== Given records ==
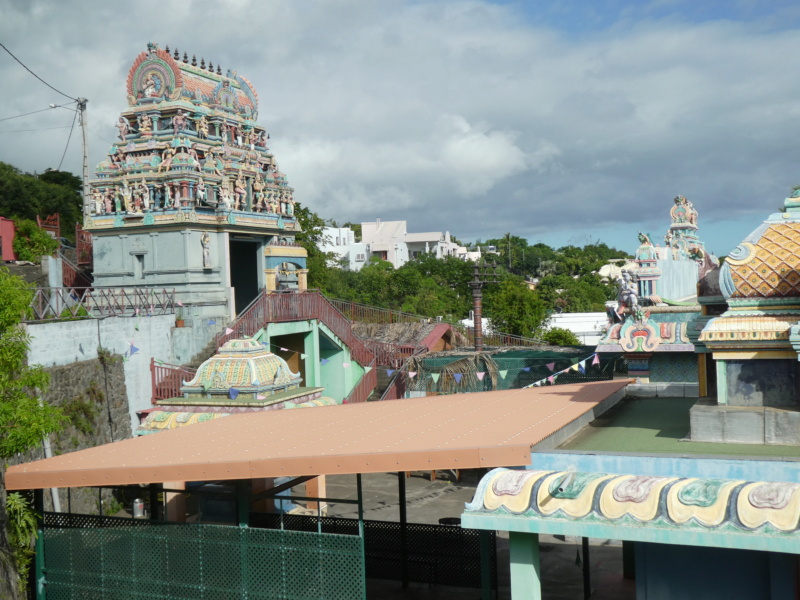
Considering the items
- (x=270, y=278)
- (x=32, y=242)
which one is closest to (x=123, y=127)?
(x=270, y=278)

==

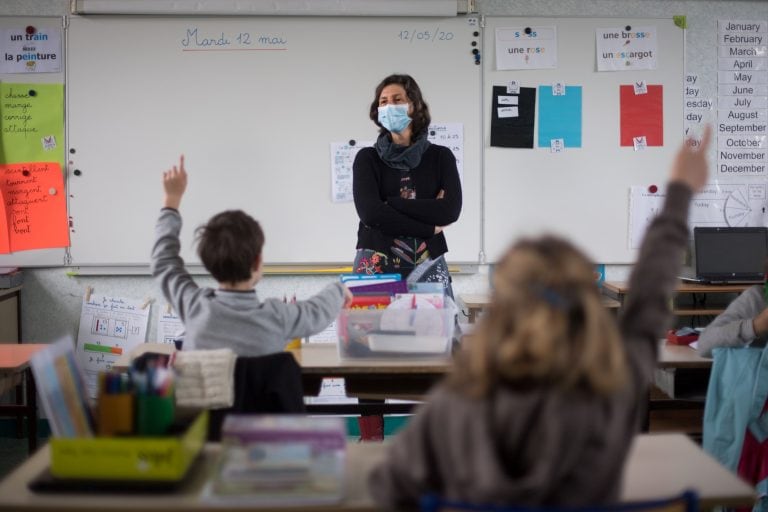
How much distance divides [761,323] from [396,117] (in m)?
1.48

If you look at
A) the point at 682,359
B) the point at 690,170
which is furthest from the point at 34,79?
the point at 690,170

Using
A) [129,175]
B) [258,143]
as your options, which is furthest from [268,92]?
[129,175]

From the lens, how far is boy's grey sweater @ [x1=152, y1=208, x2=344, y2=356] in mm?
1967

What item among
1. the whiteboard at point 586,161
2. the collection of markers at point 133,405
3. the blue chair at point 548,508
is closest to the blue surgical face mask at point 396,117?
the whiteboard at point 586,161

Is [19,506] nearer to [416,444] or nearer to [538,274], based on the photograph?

---

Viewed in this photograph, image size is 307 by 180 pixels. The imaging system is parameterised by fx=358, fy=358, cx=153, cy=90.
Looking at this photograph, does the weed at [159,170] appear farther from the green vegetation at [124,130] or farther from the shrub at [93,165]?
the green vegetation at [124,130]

== Written task ==
How many lines in the records above contain the word "blue", counting case? Give only the number.

== Finished exercise ==
2